ASSIGNED TASK:
Continue the piece below about responses to the Orlando massacre, starting after its final sentence.

DOCUMENT EXCERPT:
You never let a serious crisis go to waste. And what I mean by that it’s an opportunity to do things you think you could not do before.  – Rahm Emanuel

I have refrained from posting anything on Facebook regarding the Orlando massacre (and it justly deserves that name.) Most of it is either treacle or polemic, neither very enlightening. But I quote Mr. Emanuel for a reason. It seems that even before our nation has started to process the immensity of this act, the narrative has been seized upon as a platform to push various political agendas. I refuse to address any of them directly, but a short, incomplete list will suffice to give you the flavor:

  • LGBT
  • Gun control
  • Gun rights
  • Islamic barbarism
  • Islam, religion of peace
  • Border security
  • Anti-Trump
  • Anti-Obama

The real issue, and one that never occurs to the zealot, is that the human heart is inherently wicked. Many will nod in agreement, meanwhile believing their own hearts to be pure. This is the sin of pride, and a grave one it is. The moment we lose sight of our own fallen state, we cut ourselves off from the grace of God. Those who are well have no need of a physician.

DATA SHOWN:
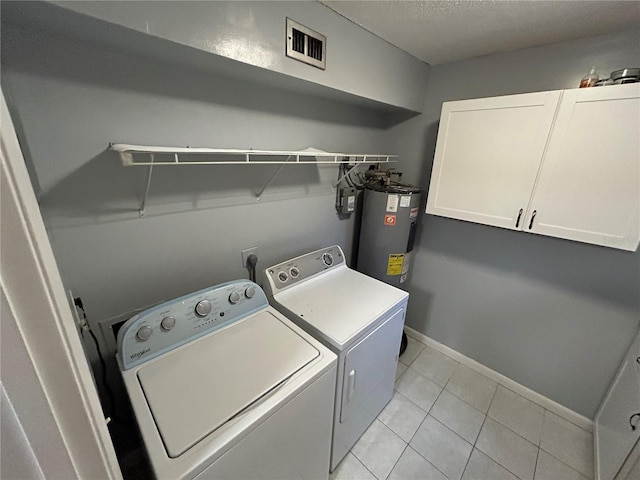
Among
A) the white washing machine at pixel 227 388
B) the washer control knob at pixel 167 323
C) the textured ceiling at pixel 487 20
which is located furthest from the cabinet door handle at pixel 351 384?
the textured ceiling at pixel 487 20

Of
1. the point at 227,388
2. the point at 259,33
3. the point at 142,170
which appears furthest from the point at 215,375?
the point at 259,33

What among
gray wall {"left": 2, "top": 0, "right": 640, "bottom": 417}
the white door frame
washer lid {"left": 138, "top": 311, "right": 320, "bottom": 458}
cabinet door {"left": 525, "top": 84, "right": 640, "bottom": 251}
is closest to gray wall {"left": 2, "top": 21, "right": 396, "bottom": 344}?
gray wall {"left": 2, "top": 0, "right": 640, "bottom": 417}

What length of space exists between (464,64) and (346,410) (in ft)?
7.76

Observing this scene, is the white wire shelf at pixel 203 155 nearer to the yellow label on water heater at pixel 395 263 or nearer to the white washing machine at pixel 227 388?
the white washing machine at pixel 227 388

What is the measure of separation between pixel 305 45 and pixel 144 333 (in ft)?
4.58

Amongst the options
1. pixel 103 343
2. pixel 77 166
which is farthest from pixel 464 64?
pixel 103 343

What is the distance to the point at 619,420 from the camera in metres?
1.37

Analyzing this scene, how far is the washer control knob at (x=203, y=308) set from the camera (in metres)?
1.17

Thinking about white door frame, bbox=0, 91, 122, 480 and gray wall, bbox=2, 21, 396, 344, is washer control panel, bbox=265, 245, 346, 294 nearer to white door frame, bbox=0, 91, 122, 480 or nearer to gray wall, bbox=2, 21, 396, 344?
gray wall, bbox=2, 21, 396, 344

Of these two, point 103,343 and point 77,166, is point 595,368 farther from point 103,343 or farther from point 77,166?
point 77,166

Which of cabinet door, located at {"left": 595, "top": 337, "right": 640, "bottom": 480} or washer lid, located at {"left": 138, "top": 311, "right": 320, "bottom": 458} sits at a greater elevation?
washer lid, located at {"left": 138, "top": 311, "right": 320, "bottom": 458}

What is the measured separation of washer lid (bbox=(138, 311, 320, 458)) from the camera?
2.71 ft

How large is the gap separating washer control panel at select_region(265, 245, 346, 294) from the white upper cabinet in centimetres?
87

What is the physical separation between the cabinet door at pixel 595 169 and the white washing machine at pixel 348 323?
3.13 feet
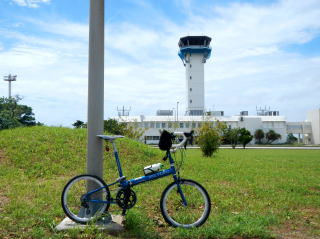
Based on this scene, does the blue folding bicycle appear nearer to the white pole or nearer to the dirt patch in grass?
the white pole

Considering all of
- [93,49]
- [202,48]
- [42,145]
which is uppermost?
[202,48]

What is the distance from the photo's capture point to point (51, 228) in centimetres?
500

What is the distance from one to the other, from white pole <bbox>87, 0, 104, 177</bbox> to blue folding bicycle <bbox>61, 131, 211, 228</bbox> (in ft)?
0.79

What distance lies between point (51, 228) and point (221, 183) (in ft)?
18.0

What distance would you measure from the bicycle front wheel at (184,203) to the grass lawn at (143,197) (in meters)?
0.17

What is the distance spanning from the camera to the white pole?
5324 mm

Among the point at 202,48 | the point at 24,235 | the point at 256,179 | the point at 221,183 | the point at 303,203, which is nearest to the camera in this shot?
the point at 24,235

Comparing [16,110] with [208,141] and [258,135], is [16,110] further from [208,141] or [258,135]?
[258,135]

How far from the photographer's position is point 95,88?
538cm

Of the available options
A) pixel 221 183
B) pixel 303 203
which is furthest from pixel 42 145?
pixel 303 203

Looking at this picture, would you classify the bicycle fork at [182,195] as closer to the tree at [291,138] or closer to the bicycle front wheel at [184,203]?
the bicycle front wheel at [184,203]

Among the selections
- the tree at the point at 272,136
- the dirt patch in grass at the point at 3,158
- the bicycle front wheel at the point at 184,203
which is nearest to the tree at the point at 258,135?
the tree at the point at 272,136

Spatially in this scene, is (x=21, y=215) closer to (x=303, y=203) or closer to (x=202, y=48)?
(x=303, y=203)

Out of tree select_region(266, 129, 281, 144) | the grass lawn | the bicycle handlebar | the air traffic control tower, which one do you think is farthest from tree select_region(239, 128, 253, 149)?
the bicycle handlebar
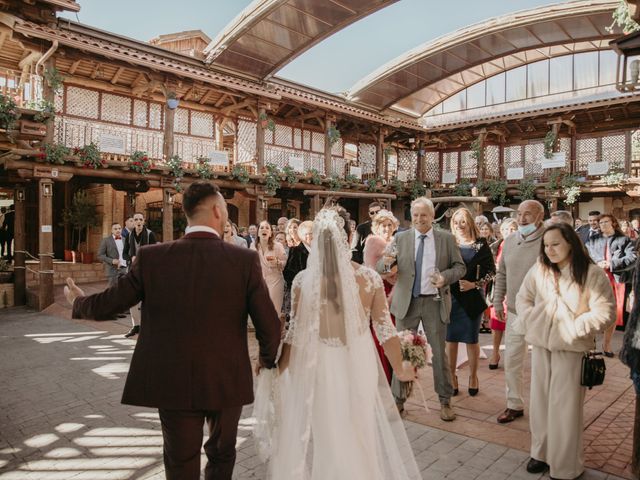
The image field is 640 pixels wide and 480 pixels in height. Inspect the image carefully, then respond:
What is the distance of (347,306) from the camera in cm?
275

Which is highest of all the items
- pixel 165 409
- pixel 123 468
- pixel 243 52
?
pixel 243 52

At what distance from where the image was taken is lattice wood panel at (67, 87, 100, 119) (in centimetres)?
1406

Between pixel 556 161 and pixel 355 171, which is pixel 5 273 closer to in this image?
pixel 355 171

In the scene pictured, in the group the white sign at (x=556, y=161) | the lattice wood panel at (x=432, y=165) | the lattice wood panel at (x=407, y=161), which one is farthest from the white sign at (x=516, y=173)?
the lattice wood panel at (x=407, y=161)

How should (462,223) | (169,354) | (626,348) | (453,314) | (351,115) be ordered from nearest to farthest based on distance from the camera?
(169,354), (626,348), (453,314), (462,223), (351,115)

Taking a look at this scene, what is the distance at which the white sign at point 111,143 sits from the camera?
12.8m

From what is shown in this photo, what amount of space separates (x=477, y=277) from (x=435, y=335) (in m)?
1.09

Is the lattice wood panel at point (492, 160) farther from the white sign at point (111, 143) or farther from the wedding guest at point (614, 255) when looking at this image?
the white sign at point (111, 143)

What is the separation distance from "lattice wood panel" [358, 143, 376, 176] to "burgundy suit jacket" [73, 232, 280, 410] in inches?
788

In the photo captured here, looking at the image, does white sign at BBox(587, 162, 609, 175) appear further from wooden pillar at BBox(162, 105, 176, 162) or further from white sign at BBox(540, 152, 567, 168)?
wooden pillar at BBox(162, 105, 176, 162)

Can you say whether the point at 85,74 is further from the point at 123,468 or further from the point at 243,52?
the point at 123,468

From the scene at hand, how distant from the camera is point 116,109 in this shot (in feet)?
49.2

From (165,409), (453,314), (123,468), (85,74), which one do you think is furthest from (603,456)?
(85,74)

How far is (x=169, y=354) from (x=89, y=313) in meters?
0.47
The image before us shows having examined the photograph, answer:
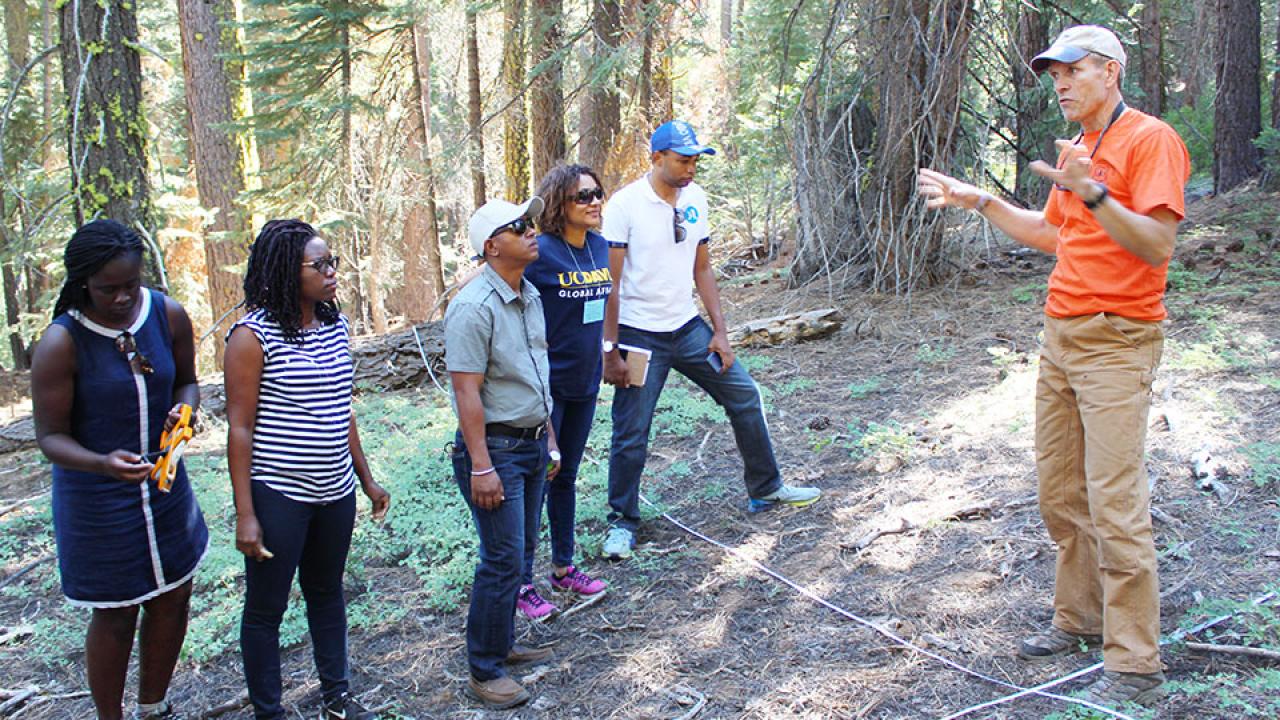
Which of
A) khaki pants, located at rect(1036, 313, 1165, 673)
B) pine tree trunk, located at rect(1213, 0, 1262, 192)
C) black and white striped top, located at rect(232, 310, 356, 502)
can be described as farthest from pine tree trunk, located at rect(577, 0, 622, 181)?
pine tree trunk, located at rect(1213, 0, 1262, 192)

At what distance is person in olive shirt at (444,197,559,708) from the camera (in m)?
3.41

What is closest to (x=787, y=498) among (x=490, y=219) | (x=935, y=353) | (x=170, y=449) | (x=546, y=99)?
(x=490, y=219)

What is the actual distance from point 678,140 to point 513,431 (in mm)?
1880

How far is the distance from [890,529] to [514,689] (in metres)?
2.21

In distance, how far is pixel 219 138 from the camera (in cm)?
1231

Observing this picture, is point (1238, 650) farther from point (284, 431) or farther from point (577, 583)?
point (284, 431)

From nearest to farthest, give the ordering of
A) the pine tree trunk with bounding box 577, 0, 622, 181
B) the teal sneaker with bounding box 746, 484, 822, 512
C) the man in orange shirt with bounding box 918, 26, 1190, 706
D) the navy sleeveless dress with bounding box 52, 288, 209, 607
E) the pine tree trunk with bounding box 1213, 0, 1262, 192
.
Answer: the man in orange shirt with bounding box 918, 26, 1190, 706 → the navy sleeveless dress with bounding box 52, 288, 209, 607 → the teal sneaker with bounding box 746, 484, 822, 512 → the pine tree trunk with bounding box 577, 0, 622, 181 → the pine tree trunk with bounding box 1213, 0, 1262, 192

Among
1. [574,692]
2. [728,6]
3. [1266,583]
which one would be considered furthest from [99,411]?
[728,6]

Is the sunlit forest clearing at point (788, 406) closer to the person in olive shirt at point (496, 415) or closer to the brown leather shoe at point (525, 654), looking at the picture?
the brown leather shoe at point (525, 654)

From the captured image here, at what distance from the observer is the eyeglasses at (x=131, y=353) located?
10.1 feet

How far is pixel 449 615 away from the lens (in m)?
4.47

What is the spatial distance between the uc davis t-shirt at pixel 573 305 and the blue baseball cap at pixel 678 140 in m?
0.67

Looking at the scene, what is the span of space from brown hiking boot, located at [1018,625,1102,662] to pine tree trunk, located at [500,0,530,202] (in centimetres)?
923

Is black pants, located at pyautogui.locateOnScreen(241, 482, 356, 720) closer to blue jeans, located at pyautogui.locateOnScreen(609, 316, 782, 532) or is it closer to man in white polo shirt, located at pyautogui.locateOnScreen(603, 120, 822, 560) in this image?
man in white polo shirt, located at pyautogui.locateOnScreen(603, 120, 822, 560)
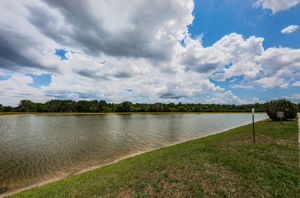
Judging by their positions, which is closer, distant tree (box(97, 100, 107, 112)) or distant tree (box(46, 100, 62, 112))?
distant tree (box(97, 100, 107, 112))

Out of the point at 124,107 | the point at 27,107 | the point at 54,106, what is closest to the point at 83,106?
the point at 54,106

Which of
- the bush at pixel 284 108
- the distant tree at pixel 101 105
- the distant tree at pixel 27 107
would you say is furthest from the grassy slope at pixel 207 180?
the distant tree at pixel 27 107

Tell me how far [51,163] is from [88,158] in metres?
2.68

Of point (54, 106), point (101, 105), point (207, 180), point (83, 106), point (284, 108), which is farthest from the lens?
point (54, 106)

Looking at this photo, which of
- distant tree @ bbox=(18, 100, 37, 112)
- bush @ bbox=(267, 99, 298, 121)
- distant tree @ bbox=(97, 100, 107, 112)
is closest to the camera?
bush @ bbox=(267, 99, 298, 121)

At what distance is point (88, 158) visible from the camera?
1108 cm

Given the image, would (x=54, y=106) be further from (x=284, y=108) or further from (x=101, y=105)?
(x=284, y=108)

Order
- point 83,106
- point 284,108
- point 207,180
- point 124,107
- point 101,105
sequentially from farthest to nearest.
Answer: point 101,105 < point 83,106 < point 124,107 < point 284,108 < point 207,180

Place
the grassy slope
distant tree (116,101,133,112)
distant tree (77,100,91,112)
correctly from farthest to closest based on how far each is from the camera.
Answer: distant tree (77,100,91,112) < distant tree (116,101,133,112) < the grassy slope

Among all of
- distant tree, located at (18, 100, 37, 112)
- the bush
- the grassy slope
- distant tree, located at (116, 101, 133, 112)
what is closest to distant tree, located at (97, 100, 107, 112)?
distant tree, located at (116, 101, 133, 112)

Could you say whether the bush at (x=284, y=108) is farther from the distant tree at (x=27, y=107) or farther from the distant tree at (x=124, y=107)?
the distant tree at (x=27, y=107)

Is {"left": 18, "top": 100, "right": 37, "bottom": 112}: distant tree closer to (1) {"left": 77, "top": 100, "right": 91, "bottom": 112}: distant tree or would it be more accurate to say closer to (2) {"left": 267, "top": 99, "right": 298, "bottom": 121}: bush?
(1) {"left": 77, "top": 100, "right": 91, "bottom": 112}: distant tree

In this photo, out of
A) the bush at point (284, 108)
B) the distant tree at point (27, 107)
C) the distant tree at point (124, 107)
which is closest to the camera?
the bush at point (284, 108)

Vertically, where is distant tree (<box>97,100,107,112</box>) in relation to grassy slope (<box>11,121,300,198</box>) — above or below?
above
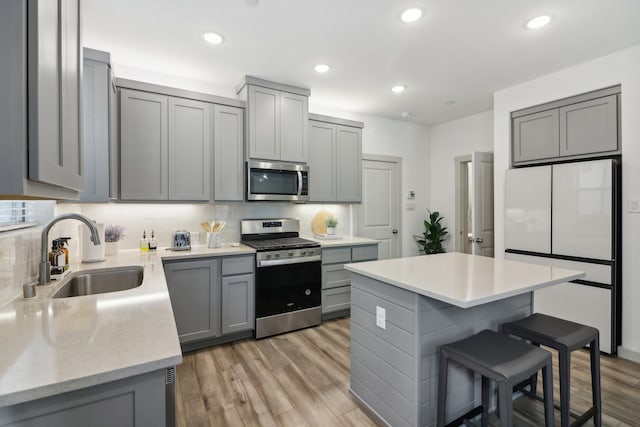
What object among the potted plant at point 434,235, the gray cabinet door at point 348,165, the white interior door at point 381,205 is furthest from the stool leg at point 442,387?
the potted plant at point 434,235

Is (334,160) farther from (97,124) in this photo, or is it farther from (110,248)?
(110,248)

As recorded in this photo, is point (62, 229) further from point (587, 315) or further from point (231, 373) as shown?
point (587, 315)

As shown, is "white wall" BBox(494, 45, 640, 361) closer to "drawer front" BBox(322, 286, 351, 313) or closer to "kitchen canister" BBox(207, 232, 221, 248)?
"drawer front" BBox(322, 286, 351, 313)

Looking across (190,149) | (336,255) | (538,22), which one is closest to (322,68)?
(190,149)

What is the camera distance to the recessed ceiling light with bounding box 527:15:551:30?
2272 millimetres

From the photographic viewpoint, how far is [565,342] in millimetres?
1597

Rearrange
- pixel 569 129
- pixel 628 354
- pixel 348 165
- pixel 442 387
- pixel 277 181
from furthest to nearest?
pixel 348 165, pixel 277 181, pixel 569 129, pixel 628 354, pixel 442 387

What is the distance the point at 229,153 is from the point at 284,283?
1.47 m

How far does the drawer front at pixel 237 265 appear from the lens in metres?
2.89

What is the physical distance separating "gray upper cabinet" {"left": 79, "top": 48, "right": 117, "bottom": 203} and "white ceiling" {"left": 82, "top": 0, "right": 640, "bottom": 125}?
0.39 meters

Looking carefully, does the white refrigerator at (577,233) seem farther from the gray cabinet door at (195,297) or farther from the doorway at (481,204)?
the gray cabinet door at (195,297)

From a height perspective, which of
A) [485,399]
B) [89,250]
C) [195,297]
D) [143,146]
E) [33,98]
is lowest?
[485,399]

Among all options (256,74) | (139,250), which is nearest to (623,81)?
(256,74)

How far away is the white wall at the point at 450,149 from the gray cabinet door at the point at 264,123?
3.00 metres
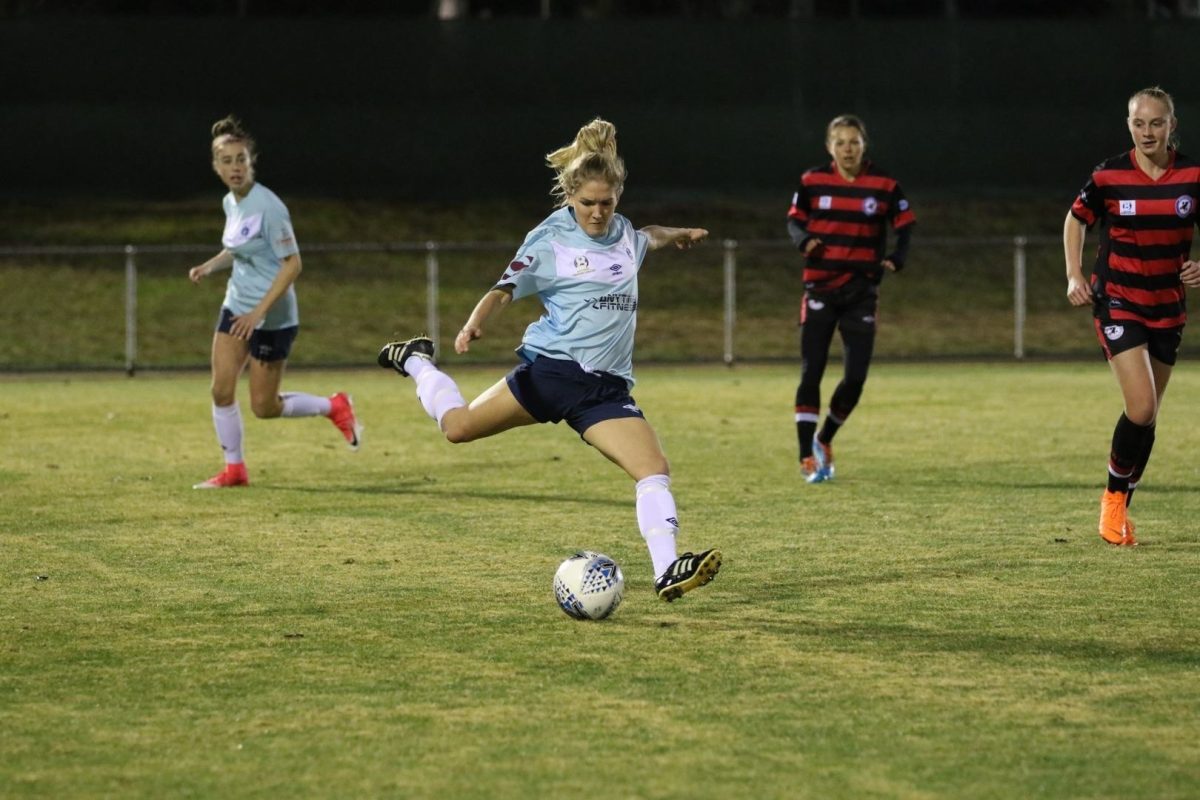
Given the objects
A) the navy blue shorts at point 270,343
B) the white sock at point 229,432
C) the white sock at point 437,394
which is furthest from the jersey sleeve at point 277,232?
the white sock at point 437,394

OUTPUT FOR THIS EXERCISE:
C. S. Lewis spoke of it as “enmity to God.” There is an excerpt from Mere Christianity called “The Great Sin” and is worth reading. I could easily embed the entire thing but you can read it here. I will, however, quote it in part.

In God you come up against something that is in every respect immeasurably superior to yourself. Unless you know God as that – and, therefore, know your-self as nothing in comparison – you do not know God at all. As long as you are proud you cannot know God. A proud man is always looking down on things and people: and, of course, as long as you are looking down, you cannot see something that is above you.

The quandary we find ourselves in is beyond challenging. Jesus said to love your enemies and He placed no limit on that definition. I confess that I continue to be filled with self-righteous rage every time I see images of 9/11. And I seek them out deliberately to arouse those feelings. I want to hate, and hate strongly. This is pride. This is the spirit of antichrist. And it was against that spirit that Jesus directed His angriest comments. It was the spirit of the Pharisees. We are no different, and painful as it is to say, it is Christians who often display this in the greatest measure.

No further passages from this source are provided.